Segment Open

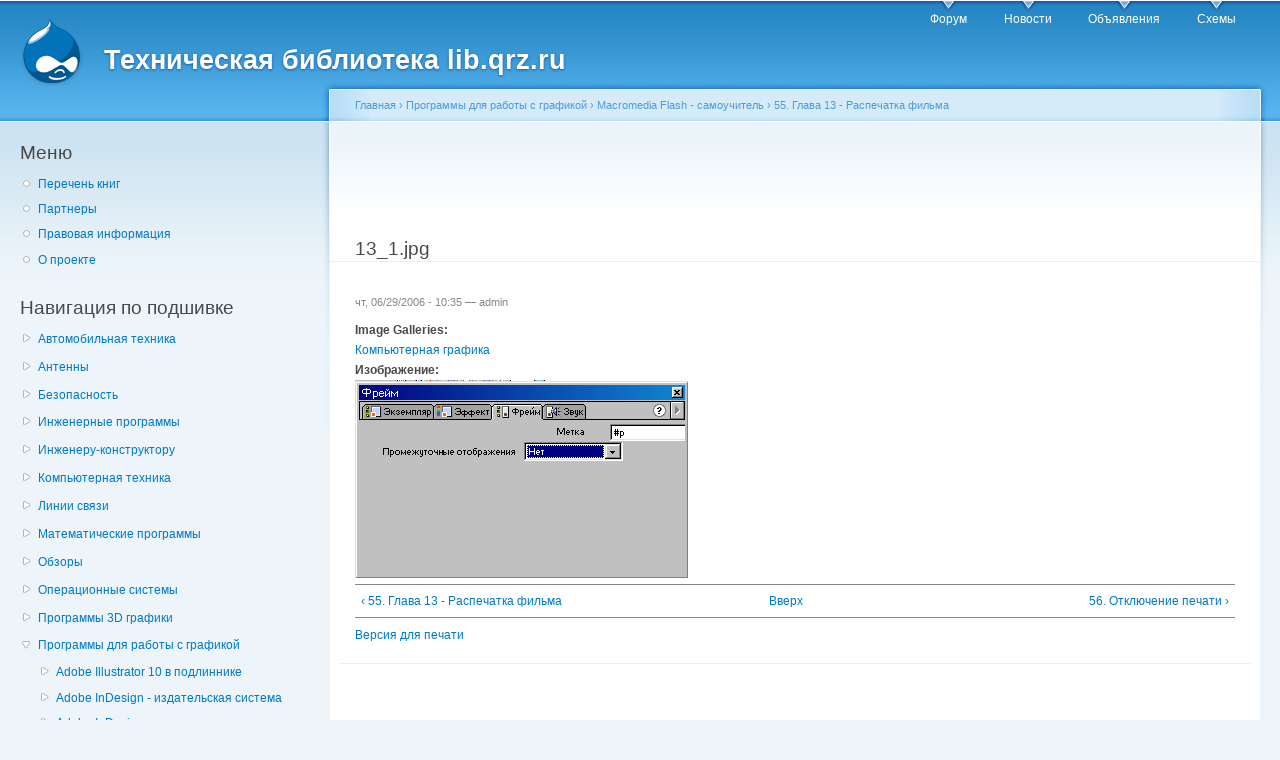

--- FILE ---
content_type: text/html; charset=utf-8
request_url: https://www.google.com/recaptcha/api2/aframe
body_size: 266
content:
<!DOCTYPE HTML><html><head><meta http-equiv="content-type" content="text/html; charset=UTF-8"></head><body><script nonce="TOa7yGeuelaASHSpVFRlVA">/** Anti-fraud and anti-abuse applications only. See google.com/recaptcha */ try{var clients={'sodar':'https://pagead2.googlesyndication.com/pagead/sodar?'};window.addEventListener("message",function(a){try{if(a.source===window.parent){var b=JSON.parse(a.data);var c=clients[b['id']];if(c){var d=document.createElement('img');d.src=c+b['params']+'&rc='+(localStorage.getItem("rc::a")?sessionStorage.getItem("rc::b"):"");window.document.body.appendChild(d);sessionStorage.setItem("rc::e",parseInt(sessionStorage.getItem("rc::e")||0)+1);localStorage.setItem("rc::h",'1768817244937');}}}catch(b){}});window.parent.postMessage("_grecaptcha_ready", "*");}catch(b){}</script></body></html>

--- FILE ---
content_type: text/css
request_url: https://lib.qrz.ru/sites/all/themes/garland-7.34/print.css?rsa8qm
body_size: 417
content:

body,
input,
textarea,
select {
  color: #000;
  background: none;
  font-family: Verdana, sans-serif;
  font-size: 11pt;
}

ul.main-menu,
ul.secondary-menu,
#header-region,
.sidebar {
  display: none;
}

body.two-sidebars,
body.sidebar-first,
body.sidebar-second,
body {
  width: 640px;
}

body.sidebar-first #center,
body.sidebar-second #center,
body.two-sidebars #center,
body.sidebar-first #squeeze,
body.sidebar-second #squeeze,
body.two-sidebars #squeeze {
  margin: 0;
}

#wrapper,
#wrapper #container .breadcrumb,
#wrapper #container #center,
#wrapper #container #center .right-corner,
#wrapper #container #center .right-corner .left-corner,
#wrapper #container #footer,
#wrapper #container #center #squeeze {
  position: static;
  left: 0;
  padding: 0;
  margin: 0;
  width: auto;
  float: none;
  clear: both;
  background: none;
}

#wrapper #container #header {
  height: 130px;
}

#wrapper #container #header h1,
#wrapper #container #header h1 a:link,
#wrapper #container #header h1 a:visited {
  text-shadow: none;
  color: #000;
}
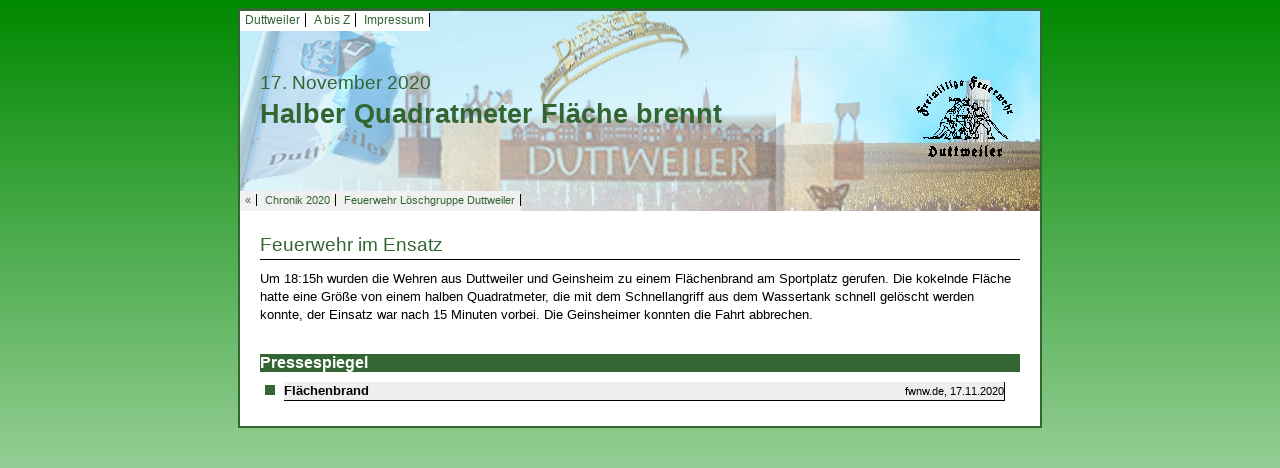

--- FILE ---
content_type: text/html; charset=UTF-8
request_url: https://www.duttweiler.de/a-bis-z/c/chronik/chronik-2020/halber-quadratmeter-flaeche-brennt-1-1.html
body_size: 6456
content:
<!DOCTYPE html><html><!--
	This website is powered by Neos, the Open Source Content Application Platform licensed under the GNU/GPL.
	Neos is based on Flow, a powerful PHP application framework licensed under the MIT license.

	More information and contribution opportunities at https://www.neos.io
-->
<head><meta charset="UTF-8" />
  <link rel="stylesheet" type="text/css" href="https://www.duttweiler.de/_Resources/Static/Packages/GSL.DuttweilerDe/Scripts/fancybox/jquery.fancybox.css" />
  <link rel="stylesheet" type="text/css" href="https://www.duttweiler.de/_Resources/Static/Packages/GSL.DuttweilerDe/Styles/Default.css" />
  <link rel="stylesheet" type="text/css" href="https://www.duttweiler.de/_Resources/Static/Packages/GSL.DuttweilerDe/Styles/Common.css" />
  <link rel="shortcut icon" type="image/x-icon" href="https://www.duttweiler.de/_Resources/Static/Packages/GSL.DuttweilerDe/Images/wappen.ico" />
  <link rel="stylesheet" type="text/css" href="//maxcdn.bootstrapcdn.com/font-awesome/4.3.0/css/font-awesome.min.css" />

  <script src="//code.jquery.com/jquery-1.11.3.min.js"></script>
  <script src="https://www.duttweiler.de/_Resources/Static/Packages/GSL.DuttweilerDe/Scripts/fancybox/jquery.fancybox.pack.js"></script>  
<title>Halber Quadratmeter Fläche brennt - Duttweiler/Pfalz</title><meta name="robots" content="index,follow" /><link rel="canonical" href="https://www.duttweiler.de/a-bis-z/c/chronik/chronik-2020/halber-quadratmeter-flaeche-brennt-1-1.html" /><meta name="twitter:card" content="summary" /><meta name="twitter:title" content="Halber Quadratmeter Fläche brennt" /><meta name="twitter:url" content="https://www.duttweiler.de/a-bis-z/c/chronik/chronik-2020/halber-quadratmeter-flaeche-brennt-1-1.html" /><meta property="og:type" content="article" /><meta property="og:title" content="Halber Quadratmeter Fläche brennt" /><meta property="og:site_name" content="Herzlich Willkommen in Duttweiler" /><meta property="og:url" content="https://www.duttweiler.de/a-bis-z/c/chronik/chronik-2020/halber-quadratmeter-flaeche-brennt-1-1.html" /><script type="application/ld+json">{"@context":"http:\/\/schema.org","@type":"BreadcrumbList","itemListElement":[{"@type":"ListItem","position":1,"name":"Startseite","item":"https:\/\/www.duttweiler.de\/"},{"@type":"ListItem","position":2,"name":"A bis Z","item":"https:\/\/www.duttweiler.de\/a-bis-z.html"},{"@type":"ListItem","position":3,"name":"C","item":"#C"},{"@type":"ListItem","position":4,"name":"Chronik","item":"https:\/\/www.duttweiler.de\/a-bis-z\/c\/chronik.html"},{"@type":"ListItem","position":5,"name":"Chronik 2020","item":"https:\/\/www.duttweiler.de\/a-bis-z\/c\/chronik\/chronik-2020.html"},{"@type":"ListItem","position":6,"name":"17.11. \/ Halber Quadratmeter Fl\u00e4che brennt","item":"https:\/\/www.duttweiler.de\/a-bis-z\/c\/chronik\/chronik-2020\/halber-quadratmeter-flaeche-brennt-1-1.html"}]}</script>
  <meta name="viewport" content="width=device-width, initial-scale=1.0, maximum-scale=1.0, user-scalable=yes">
  <meta name="author" content="Gerhard Syring-Lingenfelder" />
  <meta name="keywords" content="Duttweiler,Neustadt,Weinstraße,Pfalz,Wein,Sport,Tischtennis,TT,VFL,Fußball,Vereine,Veranstaltungen,Schwimmbad,Syring,Syring-Lingenfelder" />
  <meta name="description" content="Herzlich Willkommen in Duttweiler, einem Ortsteil von Neustadt an der Weinstraße in der Pfalz" />
  <meta name="generator" content="neos - The open source Content Application Framework - www.neos.io | powered by Jan Syring-Lingenfelder - www.jan-sl.de" />
</head><body class>

  <div id="Wrapper">

    <div id="PageHeading" style="background-image:url('https://www.duttweiler.de/_Resources/Persistent/86aa23e50a5ac02001b7d2794e608a0b63750e1a/BannerDuttweiler.jpg');">

      <nav id="RelatedPagesTopMenu">
        <ul>
          <li><a href="/">Duttweiler</a></li>
          <li><a href="/a-bis-z.html">A bis Z</a></li>
          <li><a href="/impressum.html">Impressum</a></li>
          <div class="clearfix"></div>
        </ul>
      </nav> 
      <div id="PageHeadingContent">
        <div id="PageArticleDate">

          17. November 2020
          <span><span></span></span>

        </div> 
        <div id="PageArticleHeading">
          <header>Halber Quadratmeter Fläche brennt</header>
        </div>
      </div>

      <img id="PageHeadingCustomImage" src="https://www.duttweiler.de/_Resources/Persistent/384681ade23e26f9367bf11877ff29bdb7f2a064/fw-log-1%5B1%5D.gif" alt="" />

      <div class="clearfix"></div>
      <nav id="RelatedPagesMenu">
        <ul>
          <li><a href="javascript:history.back();">&laquo;</a></li>
          
    
        <li><a href="/a-bis-z/c/chronik/chronik-2020.html">Chronik 2020</a></li>
    
          <!-- only show child pages on non index pages -->

          
    

          <!-- show related pages (if any) -->

          
    
        <li><a href="/a-bis-z/v/vereine/feuerwehr.html">Feuerwehr Löschgruppe Duttweiler</a></li>
    

        </ul>
      </nav>   
    </div>            
    <div id="PageBody">
      <article>
        

  
    
        <header class="underline">Feuerwehr im Ensatz</header>
    
  


        <div class="neos-contentcollection">
<div class="neos-nodetypes-text">
	<div>Um 18:15h wurden die Wehren aus Duttweiler und Geinsheim zu einem Flächenbrand am Sportplatz gerufen. Die kokelnde Fläche hatte eine Größe von einem halben Quadratmeter, die mit dem Schnellangriff aus dem Wassertank schnell gelöscht werden konnte, der Einsatz war nach 15 Minuten vorbei. Die Geinsheimer konnten die Fahrt abbrechen.</div>
</div></div>
        <div class="clearfix"></div>


        <div id="ArticlePressespiegel">
          <div id="ArticlePressespiegelHeading">Pressespiegel</div>
          <div class="neos-contentcollection">
<div class="ArticlePressespiegelItem">
    <div class="ArticlePressespiegelItemIcon"></div>
    <div class="ArticlePressespiegelItemInner">
        <span class="ArticlePressespiegelItemTitle">Flächenbrand</span>
        <span class="ArticlePressespiegelItemDate">fwnw.de, 17.11.2020</span>
    </div>
    
</div>
</div>
        </div>


      </article>
    </div>
  </div>


  <script src="https://www.duttweiler.de/_Resources/Static/Packages/GSL.DuttweilerDe/Scripts/main.js"></script>
<script data-neos-node="/sites/duttweilerde/node-551c040d4ec10/node-567e6a2cc82c8/node-55201964ec3fd/node-bfne1hyj6il6h/node-58o84bid3ptb5@live" src="https://www.duttweiler.de/_Resources/Static/Packages/Neos.Neos/JavaScript/LastVisitedNode.js" async></script></body></html>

Segment Closed

**EXERCISE DETAILS:** Go through the entries above and copy every line containing "Lingenfelder".

**COMPLETED EXERCISE:**
  <meta name="author" content="Gerhard Syring-Lingenfelder" />
  <meta name="keywords" content="Duttweiler,Neustadt,Weinstraße,Pfalz,Wein,Sport,Tischtennis,TT,VFL,Fußball,Vereine,Veranstaltungen,Schwimmbad,Syring,Syring-Lingenfelder" />
  <meta name="generator" content="neos - The open source Content Application Framework - www.neos.io | powered by Jan Syring-Lingenfelder - www.jan-sl.de" />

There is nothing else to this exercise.